K⁺ Transport in Perfluorosulfonic Acid Membranes and Its Influence on Membrane Resistance in CO₂ Electrolysis

In CO₂ electroreduction it is common to use cation exchange membranes in combination with high-molar electrolytes. In a model polymer electrolyte membrane (PEM) water electrolysis setup, which mimics CO₂ electrolysis in a mixed (mode_mix) and in a separate electrolyte mode (mode_sep), this study investigates how K⁺-sulfonate interactions increase membrane resistance dependent on the electrolyte concentration. K⁺-based electrolytes (KHCO₃, K₂SO₄) are used instead of ultrapure water in the PEM-model electrolyzer. At 1.0 M KHCO₃, the membrane resistance is increased by 1.7 Ω cm² (cathode side only) to 4.2 Ω cm² (mode_mix), causing a significant voltage increase that needs to be invested for K⁺ transport over a PFSA membrane.

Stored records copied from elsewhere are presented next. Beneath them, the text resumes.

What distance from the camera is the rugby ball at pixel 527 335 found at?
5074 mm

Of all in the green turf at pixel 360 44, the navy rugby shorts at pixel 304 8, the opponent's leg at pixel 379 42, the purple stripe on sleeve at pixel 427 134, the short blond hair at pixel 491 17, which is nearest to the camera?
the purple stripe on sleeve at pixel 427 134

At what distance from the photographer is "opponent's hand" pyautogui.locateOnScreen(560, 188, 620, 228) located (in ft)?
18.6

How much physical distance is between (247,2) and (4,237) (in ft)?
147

We quantify the underlying ionic interactions to 527–545 mV and observed a further effect, namely a space-charge limitation expressed by a strongly increased voltage, occurring in the case of K⁺ overload when lacking hopping centers for cation transport. Beginning at ca. 300 mA/cm², the current density gets high enough to drive K⁺ back to the cathode side and low enough to prevent large resistive contributions and K⁺ overload. Along with thermodynamic considerations and pH-induced intrinsic operational contributions, the membrane resistance was found to have a significant impact contributing to the total cell voltage V_total and proved that current research towards green and scalable CO₂ electrolysis is on a promising way towards broad application.